Another option to supply additional fertility is to use liquid-formulated products. Some ingredients include fish emulsion, kelp extract, seed extract and finely ground blood meal suspended in water. Similar to substrate-incorporated fertilizers, some commercial liquid products combine multiple ingredients to develop a balanced source of macro and micronutrients.
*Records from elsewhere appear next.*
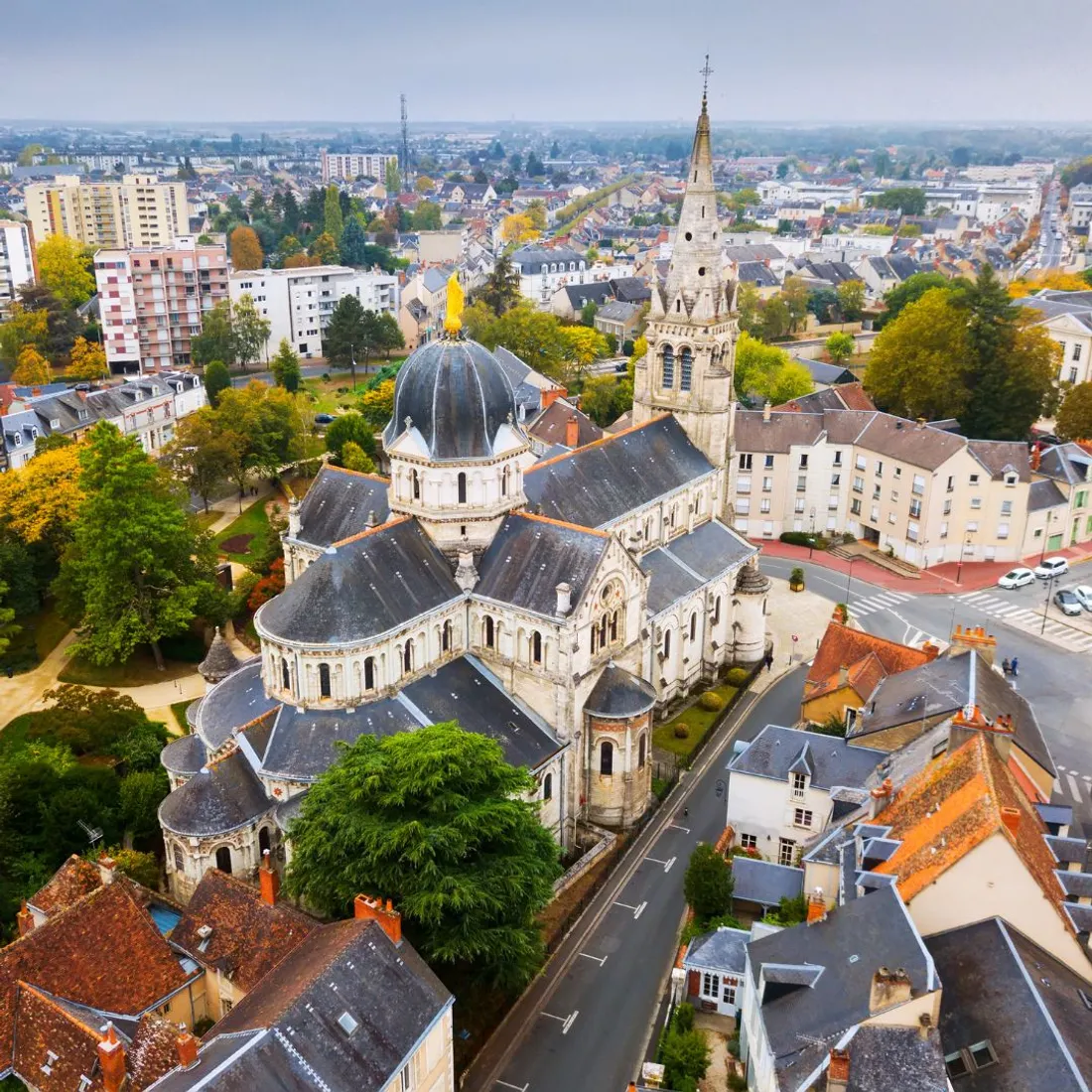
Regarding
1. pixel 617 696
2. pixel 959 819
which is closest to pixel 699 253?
pixel 617 696

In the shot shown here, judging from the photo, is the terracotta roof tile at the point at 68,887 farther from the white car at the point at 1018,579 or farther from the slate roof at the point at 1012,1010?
the white car at the point at 1018,579

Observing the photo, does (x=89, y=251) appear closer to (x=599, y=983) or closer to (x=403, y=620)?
(x=403, y=620)

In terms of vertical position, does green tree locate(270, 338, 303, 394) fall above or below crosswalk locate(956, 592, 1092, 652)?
above

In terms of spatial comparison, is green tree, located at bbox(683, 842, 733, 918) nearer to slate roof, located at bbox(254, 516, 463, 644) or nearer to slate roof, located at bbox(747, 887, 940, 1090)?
slate roof, located at bbox(747, 887, 940, 1090)

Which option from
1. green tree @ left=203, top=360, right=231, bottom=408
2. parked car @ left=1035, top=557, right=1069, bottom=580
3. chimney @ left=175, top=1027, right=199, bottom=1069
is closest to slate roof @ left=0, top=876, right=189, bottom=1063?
chimney @ left=175, top=1027, right=199, bottom=1069

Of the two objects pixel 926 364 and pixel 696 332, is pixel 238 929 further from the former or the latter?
pixel 926 364

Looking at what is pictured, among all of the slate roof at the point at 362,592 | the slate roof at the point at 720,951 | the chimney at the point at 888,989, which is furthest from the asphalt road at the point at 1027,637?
the slate roof at the point at 362,592

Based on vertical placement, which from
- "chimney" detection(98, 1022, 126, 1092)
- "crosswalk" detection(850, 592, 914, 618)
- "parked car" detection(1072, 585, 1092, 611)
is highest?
"chimney" detection(98, 1022, 126, 1092)
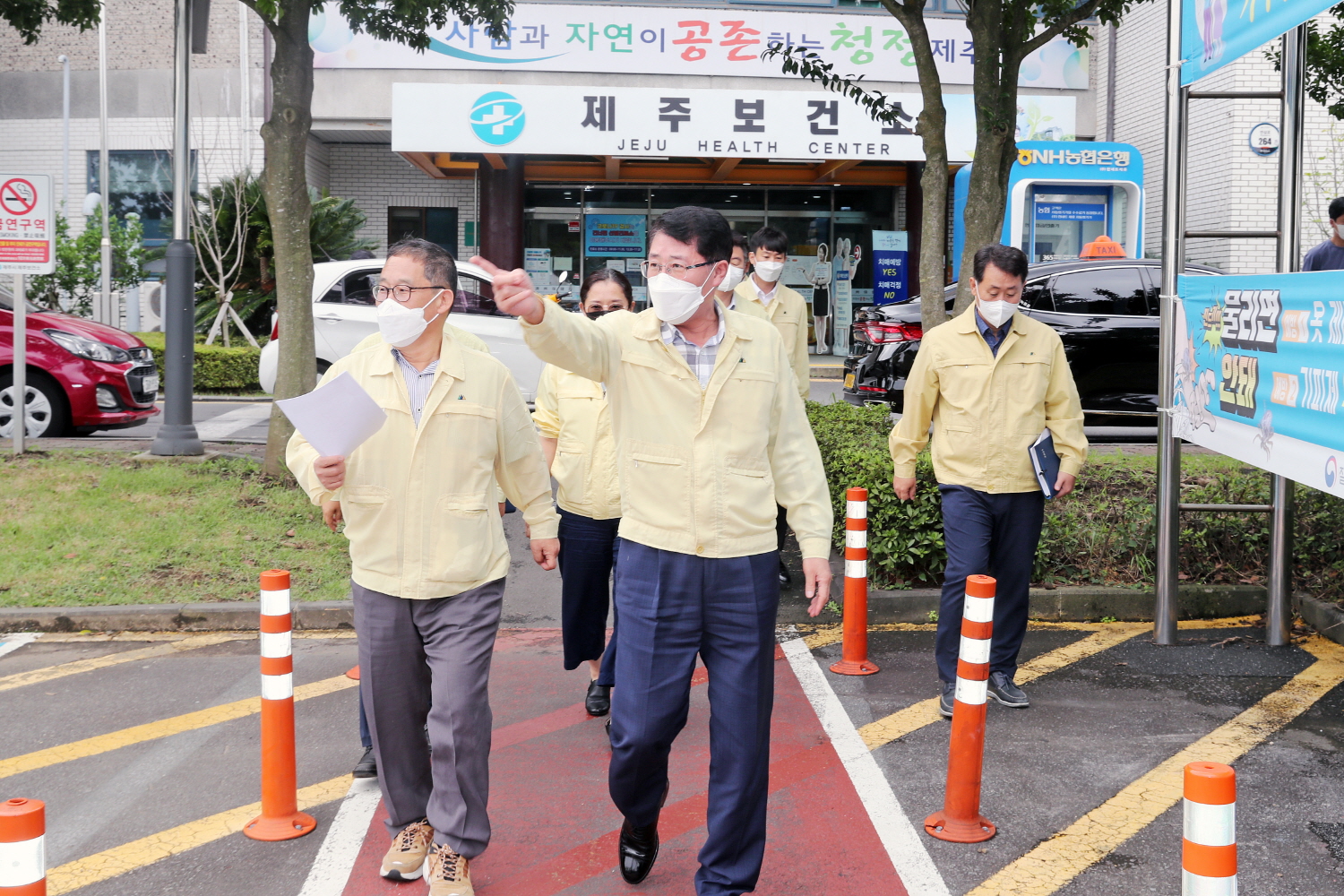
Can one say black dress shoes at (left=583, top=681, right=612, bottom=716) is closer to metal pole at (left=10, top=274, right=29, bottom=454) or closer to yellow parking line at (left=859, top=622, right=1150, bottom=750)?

One challenge with organic fertilizers is not all the nutrients are provided in a plant-available form. That is, nutrient release depends on naturally occurring microorganisms breaking down complex organic matter into mineral ions that plant roots can absorb. For example, when a conventional fertilizer is used, the entire amount of applied nitrogen is readily available and plants will quickly “green up” following fertilizer applications. However, with organic fertilizer sources, you will need to look at the product label for the percentage of ammonium, nitrate and urea. Plant roots readily absorb these. Any additional nitrogen in the fertilizer should be thought of as “slow release.”

Monitoring Fertility

An additional challenge in using organic fertilizers is that it is more difficult to monitor substrate fertility. In conventional production, general fertility level is monitored by measuring soluble salts with electrical conductivity meters. In conventional fertilizers, all supplied nutrients are dissolved in water as mineral ions. Because some organic substrates are high in non-fertilizer salts, EC monitoring may not directly indicate the amount of available nutrient ions. Therefore, EC guideline charts developed for conventional fertilizers are not directly applicable. Periodic monitoring is still a useful tool – in particular, trends over time can be tracked. When EC values decline over time, this indicates fertilizer ions are being consumed by plants faster than they are supplied. The monitoring of root-zone pH is also useful as it directly affects solubility of nutrient ions.

Another practical approach to monitoring fertility is visually inspecting your crop. Record notes weekly on your plants’ appearance. Have plants grown any larger in the past week? Stunted development, sparse branching and poor leaf growth may indicate that fertilizer has run out. Symptoms of low fertility often manifest first as nitrogen or phosphorus deficiency. Nitrogen deficiency appears as uniform yellowing of lower leaves (Figure 2) whereas phosphorus deficiency appears as purpling of lower leaves (Figure 4). Damage from high salts can cause poor germination or weak growth. In addition, burning of lower leaf edges can occur (Figure 3).

Organic production promises to continue to be a growing sector of the greenhouse industry. While managing substrates and fertilizers organically requires a different approach, it is possible to grow healthy, marketable plants using organic fertilizers. Keep in mind, that as one would do with any new product, be sure to test organic fertilizers and substrates on a small number of plants before using them on the entire crop.